THE REQUEST: Please convert the lines below into a Markdown table with the columns Row and Line, starting with the line that contains "In order from furthest to closest, sort" and going on through the line that contains "Answer: the concrete", both included. Leave out any blank lines.

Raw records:
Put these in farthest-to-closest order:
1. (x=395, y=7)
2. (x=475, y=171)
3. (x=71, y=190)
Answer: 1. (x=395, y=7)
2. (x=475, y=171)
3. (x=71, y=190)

--

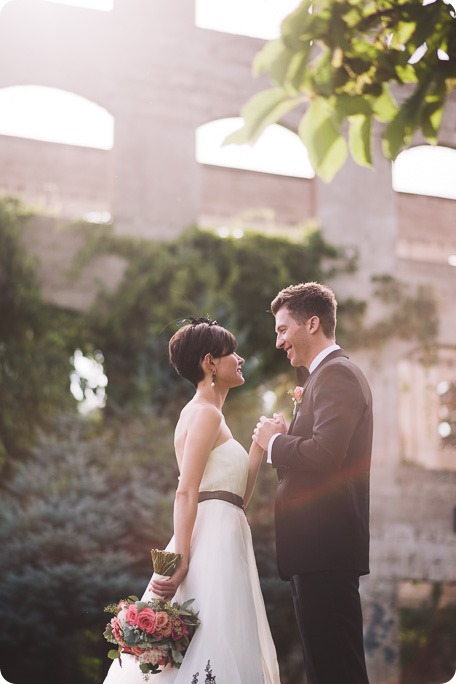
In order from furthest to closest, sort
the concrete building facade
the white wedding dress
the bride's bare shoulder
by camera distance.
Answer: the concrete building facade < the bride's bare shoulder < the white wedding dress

THE COMPLETED TASK:
| Row | Line |
|---|---|
| 1 | In order from furthest to closest, sort |
| 2 | the concrete building facade |
| 3 | the white wedding dress |
| 4 | the bride's bare shoulder |
| 5 | by camera distance. |
| 6 | Answer: the concrete building facade < the bride's bare shoulder < the white wedding dress |